Instructor(s): Reese FulgenziTerms Offered: Spring. Tentatively scheduled for Spring 2023
HIPS29678. History Colloquium: Medicine and Society. 100 Units.
How does medical knowledge change? How do medical practices transform over time? What factors influence the ways in which doctors and patients-and scientists, artists, politicians, legislators, activists, and educators, among others-understand matters of health and disease, of proper and improper interventions, of the rights of individuals and the needs of communities? This course treats these questions as a starting point for exploring the interactions of medicine and society from 1800 to the present. Through a combination of primary and secondary sources we will examine changing causes of morbidity and mortality, the development of new medical technologies and infrastructures, shifting patterns of disease and shifting ideas about bodies, and debates about health care policy, among other topics. Students will be expected to conduct original research and produce an original research paper of fifteen to twenty pages.
Instructor(s): M. RossiTerms Offered: Spring
Prerequisite(s): Priority registration is given to History majors.
Equivalent Course(s): HIST 29678
HIPS29700. Readings and Research in History, Philosophy, and Social Studies of Science and Medicine. 100 Units.
Reading and Research for HIPS seniors working on their senior thesis.
Terms Offered: AutumnSpringWinter
Note(s): Students are required to submit the College Reading and Research Course Form.
HIPS29800. Junior Seminar: My Favorite Readings in the History and Philosophy of Science. 100 Units.

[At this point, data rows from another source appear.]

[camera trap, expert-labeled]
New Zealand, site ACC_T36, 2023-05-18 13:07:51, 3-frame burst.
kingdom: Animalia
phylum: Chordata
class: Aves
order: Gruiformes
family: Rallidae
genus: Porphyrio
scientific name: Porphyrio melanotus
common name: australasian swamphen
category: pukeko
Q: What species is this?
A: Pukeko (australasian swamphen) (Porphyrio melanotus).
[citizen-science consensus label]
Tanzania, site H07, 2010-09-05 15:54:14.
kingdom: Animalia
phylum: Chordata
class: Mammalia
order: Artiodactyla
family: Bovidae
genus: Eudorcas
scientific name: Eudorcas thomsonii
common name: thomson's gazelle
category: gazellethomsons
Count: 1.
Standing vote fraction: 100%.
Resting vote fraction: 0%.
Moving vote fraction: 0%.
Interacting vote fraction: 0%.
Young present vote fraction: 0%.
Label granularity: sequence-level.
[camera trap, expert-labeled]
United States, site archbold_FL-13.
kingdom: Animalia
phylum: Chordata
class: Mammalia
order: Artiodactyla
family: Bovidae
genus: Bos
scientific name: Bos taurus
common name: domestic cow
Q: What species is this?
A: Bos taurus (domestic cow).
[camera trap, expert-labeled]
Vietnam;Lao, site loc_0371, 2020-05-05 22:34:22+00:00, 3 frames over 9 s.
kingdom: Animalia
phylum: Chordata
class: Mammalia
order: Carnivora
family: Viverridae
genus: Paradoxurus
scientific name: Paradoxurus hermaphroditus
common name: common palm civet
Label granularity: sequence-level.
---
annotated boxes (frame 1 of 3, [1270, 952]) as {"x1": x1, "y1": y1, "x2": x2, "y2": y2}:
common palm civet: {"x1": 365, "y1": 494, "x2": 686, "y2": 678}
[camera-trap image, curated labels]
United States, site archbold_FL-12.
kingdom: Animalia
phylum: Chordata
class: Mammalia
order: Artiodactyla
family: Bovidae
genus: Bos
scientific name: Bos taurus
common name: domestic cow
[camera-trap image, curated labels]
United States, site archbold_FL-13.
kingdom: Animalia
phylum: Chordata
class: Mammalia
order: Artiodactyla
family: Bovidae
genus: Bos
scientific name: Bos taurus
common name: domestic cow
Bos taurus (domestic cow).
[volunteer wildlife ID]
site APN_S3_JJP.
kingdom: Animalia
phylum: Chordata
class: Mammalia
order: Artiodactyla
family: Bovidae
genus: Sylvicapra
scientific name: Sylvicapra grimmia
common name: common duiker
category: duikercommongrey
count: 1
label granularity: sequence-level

This course introduces some of the most important and influential accounts of science to have been produced in modern times. It provides an opportunity to discover how philosophers, historians, anthropologists, and sociologists have grappled with the scientific enterprise, and to assess critically how successful their efforts have been. Authors likely include Karl Popper, Thomas Kuhn, Robert Merton, Steven Shapin, and Bruno Latour.
Instructor(s): R. RichardsTerms Offered: Autumn
Equivalent Course(s): PHIL 25503, HIST 25503
HIPS29810. Bachelor's Thesis Workshop. 100 Units.
Thesis writing workshop for HIPS seniors.
Terms Offered: Autumn,Spring,Winter
HIPS29900. Bachelor's Thesis. 100 Units.
This is a research course for independent study related to thesis preparation.
Terms Offered: Autumn,Winter,Spring
Note(s): Students are required to submit the College Reading and Research Course Form.